Relevance. Breast cancer (BC) remains one of the leading causes of cancer deaths among women worldwide. However, so far very little is known about the exact mechanisms of the occurrence of this type of cancer and the regulation of carcinogenesis, which complicates the diagnosis, prognosis and therapy. Recently, studies of long non-coding RNAs (lncRNAs) involved in the regulation of various signaling pathways in cells have become increasingly important, since they demonstrate great prognostic potential in cancer.

The aim of our work was to identify new aberrantly expressed long non-coding RNAs in breast cancer.

Materials and methods. Total RNA was isolated from paired breast cancer samples according to the standard method. Analysis of the expression of 84 lncRNAs in tumor and histologically normal adjacent breast tissue was performed using RT² lncRNA PCR Arrays (LAHS-002Z, QIAGEN). Additionally, data on lncRNAs expression in breast cancer from the GEPIA database (http://gepia.cancer-pku.cn/) were analyzed.

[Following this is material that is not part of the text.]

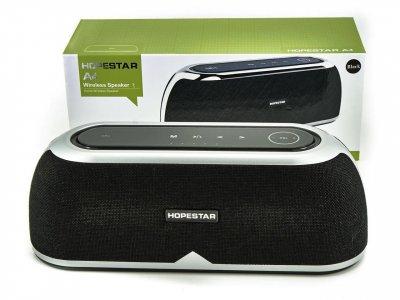 Портативная акустическая Портативная беспроводная Bluetooth (Блютуз) колонка Hopestar A4 Черная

Results. We have identified 30 aberrantly expressed lncRNAs in breast cancer. For most lncRNAs, a decrease in the expression level by 2.34–13.2 times (p<0.05) was noted, and only for lncRNA TERC, an increase in the expression level by 2.24 times (p=0.034) was noted. Of greatest interest are the data obtained for lncRNAs ADAMTS9-AS2, EMX2OS, HOTAIRM1 and MEG3, as they are consistent with the data of bioinformatics analysis. However, further studies of larger group of samples are needed to evaluate the biomarker potential of the identified lncRNAs in breast cancer.

Conclusions. Experimental and bioinformatic analysis of changes in lncRNA expression in breast cancer revealed lncRNAs TERC, ADAMTS9-AS2, EMX2OS, HOTAIRM1, and MEG3 with biomarker potential.

This work was supported by the Russian Science Foundation grant no. 22-75-00132.